======== Excerto do texto ========
Por outro lado, há situações excepcionais em que uma pessoa é condenada e a sentença é transitada em julgado e descobre-se que houve um erro judicial e que a pessoa condenada não cometeu o crime ou porque não houve crime, ou porque o crime foi cometido por outra pessoa. Num e noutro caso, o bom nome e a reputação da pessoa, injustamente condenada, fica quase sempre irremediavelmente afectada e nem mesmo as possíveis indemnizações serão suficientes para compensar ou atenuar, consideravelmente, os danos provocados. Daí que um criminoso, que cumpre a sua pena, deve ser reinserido na sociedade.

4. Estatuto do Arguido

O arguido é um sujeito processual na fase de instrução preparatória que possui direitos e obrigações que a lei lhe confere. O seu estatuto, confere-lhe privilégios que outros intervenientes no processo não possuem. Assim, um arguido tem direito a não prestar declarações e a recusar responder a perguntas já que, como presumível culpado, age em sua própria defesa, coisa que uma testemunha não pode fazer, pois é obrigada a responder. O arguido tem direito a Advogado e pode recusar-se a falar sem a sua presença perante as autoridades, quer policiais quer do Ministério Público.
======== Entradas fornecidas ========
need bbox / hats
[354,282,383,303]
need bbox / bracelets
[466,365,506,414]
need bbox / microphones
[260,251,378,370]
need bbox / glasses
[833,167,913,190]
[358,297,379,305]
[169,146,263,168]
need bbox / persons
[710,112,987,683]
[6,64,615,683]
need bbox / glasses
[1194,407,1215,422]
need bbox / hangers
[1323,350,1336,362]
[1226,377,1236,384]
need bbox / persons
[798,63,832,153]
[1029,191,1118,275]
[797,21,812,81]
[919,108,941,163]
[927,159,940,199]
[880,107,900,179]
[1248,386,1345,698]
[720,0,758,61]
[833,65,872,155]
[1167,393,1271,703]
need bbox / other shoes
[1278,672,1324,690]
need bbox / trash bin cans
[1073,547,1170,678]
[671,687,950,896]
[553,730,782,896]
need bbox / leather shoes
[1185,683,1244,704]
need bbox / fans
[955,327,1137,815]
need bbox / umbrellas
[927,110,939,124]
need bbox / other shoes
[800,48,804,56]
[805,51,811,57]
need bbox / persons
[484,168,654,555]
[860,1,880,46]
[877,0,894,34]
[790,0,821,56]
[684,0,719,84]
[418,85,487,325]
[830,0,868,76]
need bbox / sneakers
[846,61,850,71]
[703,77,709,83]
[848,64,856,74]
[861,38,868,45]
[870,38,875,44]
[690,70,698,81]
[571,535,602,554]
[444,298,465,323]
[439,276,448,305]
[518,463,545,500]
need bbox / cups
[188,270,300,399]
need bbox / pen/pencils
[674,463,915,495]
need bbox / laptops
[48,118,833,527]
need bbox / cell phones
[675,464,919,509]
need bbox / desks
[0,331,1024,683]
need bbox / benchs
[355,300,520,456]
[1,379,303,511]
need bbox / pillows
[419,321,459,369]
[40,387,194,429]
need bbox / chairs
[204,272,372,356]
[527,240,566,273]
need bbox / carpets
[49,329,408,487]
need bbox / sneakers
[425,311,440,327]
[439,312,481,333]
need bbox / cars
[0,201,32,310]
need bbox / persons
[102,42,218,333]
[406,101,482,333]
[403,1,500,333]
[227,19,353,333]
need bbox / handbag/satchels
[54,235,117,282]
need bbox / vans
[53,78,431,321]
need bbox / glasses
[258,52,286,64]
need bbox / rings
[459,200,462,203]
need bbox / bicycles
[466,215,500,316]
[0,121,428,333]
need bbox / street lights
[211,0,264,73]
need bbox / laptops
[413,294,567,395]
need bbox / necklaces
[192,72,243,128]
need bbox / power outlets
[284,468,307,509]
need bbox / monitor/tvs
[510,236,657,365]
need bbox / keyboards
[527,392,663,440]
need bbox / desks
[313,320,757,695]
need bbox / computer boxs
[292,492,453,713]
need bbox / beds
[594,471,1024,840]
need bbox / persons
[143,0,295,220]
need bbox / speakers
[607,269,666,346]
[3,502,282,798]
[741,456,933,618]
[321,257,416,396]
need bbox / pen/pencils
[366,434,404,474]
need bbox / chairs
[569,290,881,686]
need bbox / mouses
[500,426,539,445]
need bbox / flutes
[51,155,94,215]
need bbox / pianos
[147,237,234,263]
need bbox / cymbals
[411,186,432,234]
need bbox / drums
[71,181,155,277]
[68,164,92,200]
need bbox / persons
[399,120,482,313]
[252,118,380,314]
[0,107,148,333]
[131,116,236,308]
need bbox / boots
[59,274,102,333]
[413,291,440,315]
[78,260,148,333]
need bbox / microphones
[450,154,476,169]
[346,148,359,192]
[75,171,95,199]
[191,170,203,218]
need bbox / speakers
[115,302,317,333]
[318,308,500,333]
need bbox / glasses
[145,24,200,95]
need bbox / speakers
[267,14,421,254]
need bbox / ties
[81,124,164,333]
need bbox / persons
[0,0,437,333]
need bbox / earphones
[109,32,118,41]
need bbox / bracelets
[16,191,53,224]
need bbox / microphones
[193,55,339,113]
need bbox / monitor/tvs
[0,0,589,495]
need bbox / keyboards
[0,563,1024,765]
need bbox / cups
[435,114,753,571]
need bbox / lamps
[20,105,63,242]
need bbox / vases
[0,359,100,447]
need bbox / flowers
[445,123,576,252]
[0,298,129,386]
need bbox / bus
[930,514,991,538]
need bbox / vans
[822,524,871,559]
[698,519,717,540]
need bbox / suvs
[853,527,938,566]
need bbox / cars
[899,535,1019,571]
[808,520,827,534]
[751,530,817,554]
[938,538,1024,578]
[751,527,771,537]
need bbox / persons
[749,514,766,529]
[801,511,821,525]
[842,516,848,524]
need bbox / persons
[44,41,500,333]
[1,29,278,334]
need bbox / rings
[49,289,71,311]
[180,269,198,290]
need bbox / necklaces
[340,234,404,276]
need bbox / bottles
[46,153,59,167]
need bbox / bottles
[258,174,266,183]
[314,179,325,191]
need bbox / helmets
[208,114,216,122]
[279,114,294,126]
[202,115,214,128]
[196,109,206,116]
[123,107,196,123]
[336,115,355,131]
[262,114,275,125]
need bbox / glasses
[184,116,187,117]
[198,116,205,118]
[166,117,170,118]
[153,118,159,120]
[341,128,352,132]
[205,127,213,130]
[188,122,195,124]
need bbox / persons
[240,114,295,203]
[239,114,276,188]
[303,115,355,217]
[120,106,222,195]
========
Requisitos das tarefas:
• a. Transcreva fielmente a passagem do excerto que começa nas palavras "4. Estatuto do" e termina após "do Ministério Público.".
• b. Indique se cada afirmação abaixo está de acordo com o excerto. Responda sim ou não e cite literalmente as palavras do excerto que o determinam.
(i) A testemunha é obrigada a responder às perguntas.
(ii) O arguido só pode recusar-se a falar sem Advogado perante as autoridades policiais.
(iii) As possíveis indemnizações bastam para compensar os danos sofridos por quem foi injustamente condenado.

Respostas desenvolvidas:
• a.
4. Estatuto do Arguido

O arguido é um sujeito processual na fase de instrução preparatória que possui direitos e obrigações que a lei lhe confere. O seu estatuto, confere-lhe privilégios que outros intervenientes no processo não possuem. Assim, um arguido tem direito a não prestar declarações e a recusar responder a perguntas já que, como presumível culpado, age em sua própria defesa, coisa que uma testemunha não pode fazer, pois é obrigada a responder. O arguido tem direito a Advogado e pode recusar-se a falar sem a sua presença perante as autoridades, quer policiais quer do Ministério Público.

• b.
(i) Sim: "coisa que uma testemunha não pode fazer, pois é obrigada a responder".
(ii) Não: "pode recusar-se a falar sem a sua presença perante as autoridades, quer policiais quer do Ministério Público".
(iii) Não: "nem mesmo as possíveis indemnizações serão suficientes para compensar ou atenuar, consideravelmente, os danos provocados".